Announcement

**dungeon** · 25 March 2017, 02:49 AM

Originally posted by indepe View Post

Recommended where?

Anywhere and proven statistically by any x86 general purpose linux distro with wide range of apps and users

Put a finger on any of these and you will see at least 2/3 or 3/4 packages built with -O2

It is standard one and all others up and down are considered special cases. King -O0 is always king but because he is slow he is considered useful in development only, -O1 better for security and that just because you still want some optimization

, -O2 standard, -O3 "safe" overclocking

, -Ofast are you crazy?

Not to mention that clever apps combine these optimizations and compile this code with this meta optimization and another code with something else even non meta and so on

**stiiixy** · 25 March 2017, 03:28 AM

Originally posted by kwahoo View Post

Where? Fusion is not stand alone, and The First Encounter HD is Windows only. Putting Linux logo on TFE HD would be a false advertisement.

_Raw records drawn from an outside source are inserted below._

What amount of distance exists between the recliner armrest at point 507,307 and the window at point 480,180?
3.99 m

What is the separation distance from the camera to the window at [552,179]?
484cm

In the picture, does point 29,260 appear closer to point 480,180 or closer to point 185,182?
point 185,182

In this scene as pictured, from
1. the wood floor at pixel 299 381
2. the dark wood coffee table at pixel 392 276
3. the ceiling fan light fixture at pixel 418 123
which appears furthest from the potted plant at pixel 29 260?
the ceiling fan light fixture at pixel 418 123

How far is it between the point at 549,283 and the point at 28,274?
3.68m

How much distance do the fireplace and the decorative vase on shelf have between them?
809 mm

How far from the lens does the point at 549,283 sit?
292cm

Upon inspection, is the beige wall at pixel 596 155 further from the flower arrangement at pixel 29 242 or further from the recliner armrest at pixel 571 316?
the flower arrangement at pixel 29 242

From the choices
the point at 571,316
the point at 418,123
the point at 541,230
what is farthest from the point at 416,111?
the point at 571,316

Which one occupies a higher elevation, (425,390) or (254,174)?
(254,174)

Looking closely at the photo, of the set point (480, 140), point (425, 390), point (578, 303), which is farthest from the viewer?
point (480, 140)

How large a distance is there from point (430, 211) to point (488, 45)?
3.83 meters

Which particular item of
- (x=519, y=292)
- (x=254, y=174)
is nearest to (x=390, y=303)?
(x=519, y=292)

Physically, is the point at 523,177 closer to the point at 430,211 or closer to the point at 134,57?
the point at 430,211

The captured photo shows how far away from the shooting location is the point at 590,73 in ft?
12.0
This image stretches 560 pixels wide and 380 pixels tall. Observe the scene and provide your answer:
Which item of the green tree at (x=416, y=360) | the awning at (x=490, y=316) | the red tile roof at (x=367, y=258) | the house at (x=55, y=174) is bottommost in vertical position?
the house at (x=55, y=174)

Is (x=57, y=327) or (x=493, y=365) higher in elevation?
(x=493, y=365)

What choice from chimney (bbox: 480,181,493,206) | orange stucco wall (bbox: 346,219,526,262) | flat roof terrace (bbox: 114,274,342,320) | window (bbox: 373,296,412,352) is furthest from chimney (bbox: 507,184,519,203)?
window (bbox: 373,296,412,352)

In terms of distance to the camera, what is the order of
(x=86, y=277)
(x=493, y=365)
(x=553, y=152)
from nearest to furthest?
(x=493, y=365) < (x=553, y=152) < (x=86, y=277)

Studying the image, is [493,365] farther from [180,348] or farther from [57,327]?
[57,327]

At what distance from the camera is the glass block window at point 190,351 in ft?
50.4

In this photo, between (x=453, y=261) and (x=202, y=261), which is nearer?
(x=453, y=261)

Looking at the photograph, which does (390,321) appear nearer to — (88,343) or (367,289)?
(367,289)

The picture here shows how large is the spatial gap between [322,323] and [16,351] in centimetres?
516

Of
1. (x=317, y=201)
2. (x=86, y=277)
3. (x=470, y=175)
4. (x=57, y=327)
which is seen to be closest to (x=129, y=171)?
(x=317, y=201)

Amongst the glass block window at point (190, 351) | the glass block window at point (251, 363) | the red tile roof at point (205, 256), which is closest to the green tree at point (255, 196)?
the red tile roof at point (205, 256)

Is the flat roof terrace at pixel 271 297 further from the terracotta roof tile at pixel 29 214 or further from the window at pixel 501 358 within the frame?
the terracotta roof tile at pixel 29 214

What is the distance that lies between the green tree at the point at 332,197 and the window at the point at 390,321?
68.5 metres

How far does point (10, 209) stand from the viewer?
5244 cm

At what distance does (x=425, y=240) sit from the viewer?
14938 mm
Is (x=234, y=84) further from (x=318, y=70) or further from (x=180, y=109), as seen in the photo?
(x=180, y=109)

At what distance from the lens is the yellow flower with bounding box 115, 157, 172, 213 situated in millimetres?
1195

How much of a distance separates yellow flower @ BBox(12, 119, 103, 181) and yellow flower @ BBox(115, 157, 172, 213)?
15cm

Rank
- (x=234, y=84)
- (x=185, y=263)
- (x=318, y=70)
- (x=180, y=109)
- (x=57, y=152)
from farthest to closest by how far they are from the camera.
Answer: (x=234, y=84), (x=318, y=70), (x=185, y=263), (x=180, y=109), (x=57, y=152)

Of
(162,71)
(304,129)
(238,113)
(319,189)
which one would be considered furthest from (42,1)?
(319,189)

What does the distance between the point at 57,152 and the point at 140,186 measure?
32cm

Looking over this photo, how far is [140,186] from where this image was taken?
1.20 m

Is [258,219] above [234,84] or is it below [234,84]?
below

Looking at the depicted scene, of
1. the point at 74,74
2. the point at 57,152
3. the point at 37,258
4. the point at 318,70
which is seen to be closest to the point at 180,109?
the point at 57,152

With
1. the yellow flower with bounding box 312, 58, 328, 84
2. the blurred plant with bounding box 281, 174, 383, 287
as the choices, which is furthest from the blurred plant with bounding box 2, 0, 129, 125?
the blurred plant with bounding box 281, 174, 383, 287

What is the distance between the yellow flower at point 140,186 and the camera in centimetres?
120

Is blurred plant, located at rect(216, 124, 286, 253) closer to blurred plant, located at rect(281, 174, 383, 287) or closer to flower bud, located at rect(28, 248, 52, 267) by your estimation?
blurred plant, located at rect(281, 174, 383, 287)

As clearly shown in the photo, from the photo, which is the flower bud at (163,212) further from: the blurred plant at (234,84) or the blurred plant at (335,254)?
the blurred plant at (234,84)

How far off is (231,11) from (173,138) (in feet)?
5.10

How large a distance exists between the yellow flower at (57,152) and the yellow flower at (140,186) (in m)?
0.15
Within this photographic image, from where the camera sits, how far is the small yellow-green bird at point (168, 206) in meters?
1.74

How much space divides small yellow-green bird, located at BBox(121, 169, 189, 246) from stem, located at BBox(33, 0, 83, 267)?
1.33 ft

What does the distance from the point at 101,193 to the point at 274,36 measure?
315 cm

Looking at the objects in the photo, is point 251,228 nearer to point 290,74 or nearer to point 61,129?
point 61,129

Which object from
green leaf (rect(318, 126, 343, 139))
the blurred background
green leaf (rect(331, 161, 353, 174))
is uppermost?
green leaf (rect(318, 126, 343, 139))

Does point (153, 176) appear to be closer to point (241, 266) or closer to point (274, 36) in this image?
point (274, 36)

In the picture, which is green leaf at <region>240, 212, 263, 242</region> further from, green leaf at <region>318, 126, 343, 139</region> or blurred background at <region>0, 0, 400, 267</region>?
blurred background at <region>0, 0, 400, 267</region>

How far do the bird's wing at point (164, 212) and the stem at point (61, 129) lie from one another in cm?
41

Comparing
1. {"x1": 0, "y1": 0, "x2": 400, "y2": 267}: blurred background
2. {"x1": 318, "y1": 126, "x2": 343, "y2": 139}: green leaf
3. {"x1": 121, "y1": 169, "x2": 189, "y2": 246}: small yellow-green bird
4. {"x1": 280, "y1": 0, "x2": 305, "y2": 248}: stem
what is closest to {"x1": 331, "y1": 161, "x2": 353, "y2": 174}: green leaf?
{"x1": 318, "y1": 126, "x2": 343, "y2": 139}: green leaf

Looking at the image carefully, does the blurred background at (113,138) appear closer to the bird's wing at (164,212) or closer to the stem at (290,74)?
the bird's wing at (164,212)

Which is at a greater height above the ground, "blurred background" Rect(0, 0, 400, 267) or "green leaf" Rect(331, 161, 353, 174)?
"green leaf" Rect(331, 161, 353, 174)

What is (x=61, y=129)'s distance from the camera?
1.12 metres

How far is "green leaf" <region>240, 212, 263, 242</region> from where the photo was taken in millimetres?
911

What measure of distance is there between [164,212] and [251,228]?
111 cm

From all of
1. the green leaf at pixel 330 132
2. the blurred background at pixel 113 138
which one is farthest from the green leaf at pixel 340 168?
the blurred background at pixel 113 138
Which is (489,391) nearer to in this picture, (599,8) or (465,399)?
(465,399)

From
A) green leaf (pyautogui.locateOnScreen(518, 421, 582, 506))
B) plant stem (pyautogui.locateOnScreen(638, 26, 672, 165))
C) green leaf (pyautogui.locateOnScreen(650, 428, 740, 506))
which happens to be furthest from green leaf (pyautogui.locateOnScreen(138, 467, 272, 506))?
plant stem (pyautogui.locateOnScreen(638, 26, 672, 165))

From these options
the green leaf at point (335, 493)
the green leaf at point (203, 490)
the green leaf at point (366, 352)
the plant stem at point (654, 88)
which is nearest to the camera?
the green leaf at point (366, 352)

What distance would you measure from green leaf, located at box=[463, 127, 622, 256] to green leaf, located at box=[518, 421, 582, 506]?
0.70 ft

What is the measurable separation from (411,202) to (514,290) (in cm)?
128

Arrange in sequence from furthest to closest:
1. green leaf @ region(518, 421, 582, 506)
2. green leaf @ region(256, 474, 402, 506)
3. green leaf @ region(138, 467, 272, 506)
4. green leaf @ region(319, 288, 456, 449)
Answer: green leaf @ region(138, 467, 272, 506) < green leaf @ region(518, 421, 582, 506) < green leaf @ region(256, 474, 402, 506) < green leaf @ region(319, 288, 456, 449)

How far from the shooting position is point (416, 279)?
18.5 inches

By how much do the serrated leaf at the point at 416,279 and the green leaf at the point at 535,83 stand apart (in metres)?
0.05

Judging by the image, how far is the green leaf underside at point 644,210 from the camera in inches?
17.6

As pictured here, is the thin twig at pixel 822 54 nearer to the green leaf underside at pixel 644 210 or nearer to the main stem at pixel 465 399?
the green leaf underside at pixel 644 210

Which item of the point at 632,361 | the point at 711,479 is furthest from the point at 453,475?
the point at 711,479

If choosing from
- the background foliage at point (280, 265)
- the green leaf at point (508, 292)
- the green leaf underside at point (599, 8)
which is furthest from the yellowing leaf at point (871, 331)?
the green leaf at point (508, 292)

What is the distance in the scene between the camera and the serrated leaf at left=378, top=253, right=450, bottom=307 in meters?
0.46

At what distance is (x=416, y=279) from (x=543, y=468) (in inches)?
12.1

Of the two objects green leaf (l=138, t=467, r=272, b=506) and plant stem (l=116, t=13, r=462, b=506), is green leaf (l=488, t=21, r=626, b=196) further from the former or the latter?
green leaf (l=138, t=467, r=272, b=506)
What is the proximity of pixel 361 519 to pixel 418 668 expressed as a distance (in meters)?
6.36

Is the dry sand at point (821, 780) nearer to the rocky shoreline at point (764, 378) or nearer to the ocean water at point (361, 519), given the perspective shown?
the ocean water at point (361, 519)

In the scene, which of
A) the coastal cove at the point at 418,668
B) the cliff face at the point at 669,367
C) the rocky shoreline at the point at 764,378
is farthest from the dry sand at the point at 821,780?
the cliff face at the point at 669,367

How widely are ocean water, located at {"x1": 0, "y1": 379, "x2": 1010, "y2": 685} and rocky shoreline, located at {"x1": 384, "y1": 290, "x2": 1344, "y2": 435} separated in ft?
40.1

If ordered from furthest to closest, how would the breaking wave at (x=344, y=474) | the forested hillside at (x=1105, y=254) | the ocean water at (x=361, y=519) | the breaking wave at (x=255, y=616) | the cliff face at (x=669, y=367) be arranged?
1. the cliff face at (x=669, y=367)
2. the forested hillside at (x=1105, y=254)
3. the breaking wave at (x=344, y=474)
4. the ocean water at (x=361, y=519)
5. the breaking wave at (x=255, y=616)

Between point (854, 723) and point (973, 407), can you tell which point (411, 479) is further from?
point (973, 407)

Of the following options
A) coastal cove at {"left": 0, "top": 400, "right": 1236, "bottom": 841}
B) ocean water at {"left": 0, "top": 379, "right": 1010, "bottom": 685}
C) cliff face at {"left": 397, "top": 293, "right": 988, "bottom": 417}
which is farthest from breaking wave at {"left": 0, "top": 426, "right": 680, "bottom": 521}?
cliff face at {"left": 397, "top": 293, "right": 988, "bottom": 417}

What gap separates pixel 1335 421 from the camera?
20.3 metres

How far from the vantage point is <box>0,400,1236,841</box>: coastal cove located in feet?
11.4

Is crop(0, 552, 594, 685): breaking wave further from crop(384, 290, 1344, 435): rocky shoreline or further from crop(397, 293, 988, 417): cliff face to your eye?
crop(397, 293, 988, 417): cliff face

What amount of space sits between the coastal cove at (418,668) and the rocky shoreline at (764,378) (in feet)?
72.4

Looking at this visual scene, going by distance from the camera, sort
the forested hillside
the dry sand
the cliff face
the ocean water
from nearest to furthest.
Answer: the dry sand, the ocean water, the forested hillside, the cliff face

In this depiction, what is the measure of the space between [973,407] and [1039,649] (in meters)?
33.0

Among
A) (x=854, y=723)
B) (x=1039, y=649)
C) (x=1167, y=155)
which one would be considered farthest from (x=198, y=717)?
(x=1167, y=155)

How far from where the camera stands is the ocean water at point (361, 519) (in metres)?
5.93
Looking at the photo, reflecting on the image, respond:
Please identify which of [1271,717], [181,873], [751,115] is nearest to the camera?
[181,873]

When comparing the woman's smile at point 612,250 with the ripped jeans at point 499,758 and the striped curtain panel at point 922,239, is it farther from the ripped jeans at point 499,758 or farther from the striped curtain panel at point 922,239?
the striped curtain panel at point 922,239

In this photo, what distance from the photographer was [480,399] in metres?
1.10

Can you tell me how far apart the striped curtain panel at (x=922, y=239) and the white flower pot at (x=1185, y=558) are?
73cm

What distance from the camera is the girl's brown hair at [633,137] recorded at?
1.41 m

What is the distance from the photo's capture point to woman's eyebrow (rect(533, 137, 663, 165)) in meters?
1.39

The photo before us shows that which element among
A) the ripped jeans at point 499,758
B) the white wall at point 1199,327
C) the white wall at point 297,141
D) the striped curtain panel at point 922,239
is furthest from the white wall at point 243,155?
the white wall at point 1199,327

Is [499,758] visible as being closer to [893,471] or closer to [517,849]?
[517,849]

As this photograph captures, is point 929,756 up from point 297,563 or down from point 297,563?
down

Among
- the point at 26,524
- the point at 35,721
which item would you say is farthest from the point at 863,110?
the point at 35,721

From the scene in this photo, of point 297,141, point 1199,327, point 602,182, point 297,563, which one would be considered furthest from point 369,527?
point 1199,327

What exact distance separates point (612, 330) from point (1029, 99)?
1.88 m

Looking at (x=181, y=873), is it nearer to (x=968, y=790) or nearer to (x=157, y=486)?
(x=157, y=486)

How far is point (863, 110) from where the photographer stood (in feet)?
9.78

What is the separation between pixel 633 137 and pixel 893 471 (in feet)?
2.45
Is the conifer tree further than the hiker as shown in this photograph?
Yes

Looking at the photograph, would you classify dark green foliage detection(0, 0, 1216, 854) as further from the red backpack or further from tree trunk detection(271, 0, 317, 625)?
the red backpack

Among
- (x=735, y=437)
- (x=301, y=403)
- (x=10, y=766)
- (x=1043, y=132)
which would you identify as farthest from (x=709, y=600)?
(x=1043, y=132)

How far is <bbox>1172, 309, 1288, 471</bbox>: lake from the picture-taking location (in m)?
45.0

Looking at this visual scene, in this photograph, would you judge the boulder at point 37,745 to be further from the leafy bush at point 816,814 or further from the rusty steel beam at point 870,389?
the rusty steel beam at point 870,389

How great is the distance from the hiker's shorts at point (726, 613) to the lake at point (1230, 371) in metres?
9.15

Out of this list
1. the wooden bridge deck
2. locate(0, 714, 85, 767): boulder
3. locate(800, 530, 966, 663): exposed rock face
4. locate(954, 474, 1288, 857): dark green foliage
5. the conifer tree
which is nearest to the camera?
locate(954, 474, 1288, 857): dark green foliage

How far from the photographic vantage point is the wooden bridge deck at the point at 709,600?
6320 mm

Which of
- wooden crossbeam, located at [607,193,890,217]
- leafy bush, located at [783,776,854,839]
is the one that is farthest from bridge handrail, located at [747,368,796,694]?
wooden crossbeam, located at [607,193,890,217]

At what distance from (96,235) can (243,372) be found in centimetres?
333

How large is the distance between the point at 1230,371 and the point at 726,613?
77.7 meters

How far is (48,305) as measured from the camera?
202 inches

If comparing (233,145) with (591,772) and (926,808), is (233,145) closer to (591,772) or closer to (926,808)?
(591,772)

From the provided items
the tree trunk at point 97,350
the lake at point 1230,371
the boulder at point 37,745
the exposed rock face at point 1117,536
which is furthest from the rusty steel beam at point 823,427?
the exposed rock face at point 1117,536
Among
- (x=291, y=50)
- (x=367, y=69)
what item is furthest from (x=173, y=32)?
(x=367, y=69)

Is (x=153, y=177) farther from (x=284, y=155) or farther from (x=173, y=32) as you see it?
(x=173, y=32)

I just installed a copy of Manjaro and cranked up Steam and these new versions of Serious Samwise popped up as newer options or me. It was promptly installed and ran beautifully. I then noticed the vulkan option. Radeon 6850 with the catalyst/fglrx drivers (I wasn't paying attention to the boot option when I installed) yielded a sudden view of my desktop =D

**Kano** · 25 March 2017, 03:56 AM

Michael

Why is OpenGL only tested with 4k? Everybody else tries to eliminate GPU limits in those comparisons but that way you hit em.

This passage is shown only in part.